* _Work required_
What is needed is the run of lines from the one with "Researchers used hydrogen-deuterium" through the close of the data, set down exactly.

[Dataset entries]
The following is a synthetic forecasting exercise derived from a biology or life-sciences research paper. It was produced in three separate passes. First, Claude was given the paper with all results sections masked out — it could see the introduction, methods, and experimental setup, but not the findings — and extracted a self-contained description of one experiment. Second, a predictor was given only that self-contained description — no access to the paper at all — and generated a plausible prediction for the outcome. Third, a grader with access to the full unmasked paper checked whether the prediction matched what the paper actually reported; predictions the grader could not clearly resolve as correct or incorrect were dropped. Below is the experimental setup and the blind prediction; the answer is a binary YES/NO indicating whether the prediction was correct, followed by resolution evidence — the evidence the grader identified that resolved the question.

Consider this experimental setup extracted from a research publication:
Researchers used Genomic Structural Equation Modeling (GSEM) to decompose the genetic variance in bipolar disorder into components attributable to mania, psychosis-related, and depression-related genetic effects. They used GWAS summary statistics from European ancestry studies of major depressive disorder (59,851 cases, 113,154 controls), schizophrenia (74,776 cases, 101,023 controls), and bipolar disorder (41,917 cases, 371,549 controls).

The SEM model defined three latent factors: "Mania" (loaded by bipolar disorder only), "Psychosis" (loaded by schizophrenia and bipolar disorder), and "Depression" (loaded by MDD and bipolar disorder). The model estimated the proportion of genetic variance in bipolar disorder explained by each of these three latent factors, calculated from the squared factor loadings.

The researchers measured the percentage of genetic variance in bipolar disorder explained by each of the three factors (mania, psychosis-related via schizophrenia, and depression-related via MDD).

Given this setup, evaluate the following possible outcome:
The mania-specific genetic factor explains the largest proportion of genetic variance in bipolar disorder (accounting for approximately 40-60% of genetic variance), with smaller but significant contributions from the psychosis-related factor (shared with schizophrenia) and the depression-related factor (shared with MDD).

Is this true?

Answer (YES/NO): YES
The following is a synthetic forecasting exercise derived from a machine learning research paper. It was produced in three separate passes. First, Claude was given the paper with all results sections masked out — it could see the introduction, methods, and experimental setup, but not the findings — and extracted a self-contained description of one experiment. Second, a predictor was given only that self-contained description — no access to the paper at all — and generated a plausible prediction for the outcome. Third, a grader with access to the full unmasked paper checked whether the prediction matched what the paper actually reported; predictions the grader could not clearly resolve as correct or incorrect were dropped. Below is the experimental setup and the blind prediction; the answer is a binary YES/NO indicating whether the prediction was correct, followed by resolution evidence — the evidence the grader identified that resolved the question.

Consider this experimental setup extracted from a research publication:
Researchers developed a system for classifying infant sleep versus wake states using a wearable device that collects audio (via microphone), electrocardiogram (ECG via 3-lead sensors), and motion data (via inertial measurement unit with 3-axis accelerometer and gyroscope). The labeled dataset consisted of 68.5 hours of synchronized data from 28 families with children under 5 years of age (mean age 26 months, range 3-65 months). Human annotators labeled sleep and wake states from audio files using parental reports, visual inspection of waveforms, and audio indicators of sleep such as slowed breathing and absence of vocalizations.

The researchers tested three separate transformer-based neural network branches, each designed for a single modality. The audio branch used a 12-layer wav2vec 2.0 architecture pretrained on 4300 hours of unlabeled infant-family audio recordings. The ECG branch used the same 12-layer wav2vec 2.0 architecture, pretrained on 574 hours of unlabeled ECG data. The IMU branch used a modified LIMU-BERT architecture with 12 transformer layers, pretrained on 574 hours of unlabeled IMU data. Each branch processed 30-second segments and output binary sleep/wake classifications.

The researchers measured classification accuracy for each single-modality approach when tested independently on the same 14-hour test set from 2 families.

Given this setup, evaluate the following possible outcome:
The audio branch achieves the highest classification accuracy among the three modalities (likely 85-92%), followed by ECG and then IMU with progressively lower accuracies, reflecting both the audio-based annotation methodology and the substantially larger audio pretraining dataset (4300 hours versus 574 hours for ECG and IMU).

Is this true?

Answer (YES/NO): NO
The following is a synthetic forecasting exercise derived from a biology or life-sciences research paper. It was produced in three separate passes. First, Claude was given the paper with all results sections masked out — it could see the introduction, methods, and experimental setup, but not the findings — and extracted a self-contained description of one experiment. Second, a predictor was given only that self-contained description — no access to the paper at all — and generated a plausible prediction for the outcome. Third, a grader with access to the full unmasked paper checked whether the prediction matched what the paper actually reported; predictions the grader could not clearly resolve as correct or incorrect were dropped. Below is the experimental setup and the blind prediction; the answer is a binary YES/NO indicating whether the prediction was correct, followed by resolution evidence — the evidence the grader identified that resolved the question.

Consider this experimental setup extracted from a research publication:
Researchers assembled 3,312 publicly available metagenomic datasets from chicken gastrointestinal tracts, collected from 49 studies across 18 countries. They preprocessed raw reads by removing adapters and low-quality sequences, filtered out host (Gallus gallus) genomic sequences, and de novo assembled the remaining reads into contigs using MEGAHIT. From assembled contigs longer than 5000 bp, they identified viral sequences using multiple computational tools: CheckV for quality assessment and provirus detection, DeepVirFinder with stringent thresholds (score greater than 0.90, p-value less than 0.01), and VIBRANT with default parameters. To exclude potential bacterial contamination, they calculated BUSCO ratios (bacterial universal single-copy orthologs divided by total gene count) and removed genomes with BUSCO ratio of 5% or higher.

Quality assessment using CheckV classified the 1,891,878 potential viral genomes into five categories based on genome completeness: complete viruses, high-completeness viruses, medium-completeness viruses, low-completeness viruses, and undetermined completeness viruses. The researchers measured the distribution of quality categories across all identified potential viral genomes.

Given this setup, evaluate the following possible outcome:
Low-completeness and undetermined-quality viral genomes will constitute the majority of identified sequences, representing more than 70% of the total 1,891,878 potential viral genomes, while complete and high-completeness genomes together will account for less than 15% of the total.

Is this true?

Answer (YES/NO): YES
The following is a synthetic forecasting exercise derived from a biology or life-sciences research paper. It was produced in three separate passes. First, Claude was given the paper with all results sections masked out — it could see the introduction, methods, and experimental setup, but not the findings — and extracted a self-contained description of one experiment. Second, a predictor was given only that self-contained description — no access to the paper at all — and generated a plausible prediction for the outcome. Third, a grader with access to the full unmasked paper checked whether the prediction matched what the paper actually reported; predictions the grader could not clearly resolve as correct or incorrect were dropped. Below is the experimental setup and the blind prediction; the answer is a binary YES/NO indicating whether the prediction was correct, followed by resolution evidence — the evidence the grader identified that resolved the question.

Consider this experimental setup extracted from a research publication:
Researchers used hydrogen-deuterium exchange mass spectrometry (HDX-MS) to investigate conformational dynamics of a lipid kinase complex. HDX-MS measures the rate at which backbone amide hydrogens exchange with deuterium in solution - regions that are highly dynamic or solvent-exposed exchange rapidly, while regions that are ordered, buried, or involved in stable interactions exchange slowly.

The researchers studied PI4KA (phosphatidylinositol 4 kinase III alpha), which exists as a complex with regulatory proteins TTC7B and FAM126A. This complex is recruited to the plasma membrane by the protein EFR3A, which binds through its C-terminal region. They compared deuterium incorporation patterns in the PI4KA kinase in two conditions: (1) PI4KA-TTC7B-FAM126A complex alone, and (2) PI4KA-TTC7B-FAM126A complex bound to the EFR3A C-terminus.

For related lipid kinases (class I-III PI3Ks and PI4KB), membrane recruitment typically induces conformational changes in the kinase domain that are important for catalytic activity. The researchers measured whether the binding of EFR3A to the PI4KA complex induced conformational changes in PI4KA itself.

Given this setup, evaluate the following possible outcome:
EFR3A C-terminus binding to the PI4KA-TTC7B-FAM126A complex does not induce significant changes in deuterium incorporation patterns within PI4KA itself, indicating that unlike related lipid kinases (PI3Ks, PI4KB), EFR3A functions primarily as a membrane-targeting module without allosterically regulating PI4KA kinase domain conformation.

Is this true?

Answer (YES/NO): YES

* _Response box_
Researchers used hydrogen-deuterium exchange mass spectrometry (HDX-MS) to investigate conformational dynamics of a lipid kinase complex. HDX-MS measures the rate at which backbone amide hydrogens exchange with deuterium in solution - regions that are highly dynamic or solvent-exposed exchange rapidly, while regions that are ordered, buried, or involved in stable interactions exchange slowly.

The researchers studied PI4KA (phosphatidylinositol 4 kinase III alpha), which exists as a complex with regulatory proteins TTC7B and FAM126A. This complex is recruited to the plasma membrane by the protein EFR3A, which binds through its C-terminal region. They compared deuterium incorporation patterns in the PI4KA kinase in two conditions: (1) PI4KA-TTC7B-FAM126A complex alone, and (2) PI4KA-TTC7B-FAM126A complex bound to the EFR3A C-terminus.

For related lipid kinases (class I-III PI3Ks and PI4KB), membrane recruitment typically induces conformational changes in the kinase domain that are important for catalytic activity. The researchers measured whether the binding of EFR3A to the PI4KA complex induced conformational changes in PI4KA itself.

Given this setup, evaluate the following possible outcome:
EFR3A C-terminus binding to the PI4KA-TTC7B-FAM126A complex does not induce significant changes in deuterium incorporation patterns within PI4KA itself, indicating that unlike related lipid kinases (PI3Ks, PI4KB), EFR3A functions primarily as a membrane-targeting module without allosterically regulating PI4KA kinase domain conformation.

Is this true?

Answer (YES/NO): YES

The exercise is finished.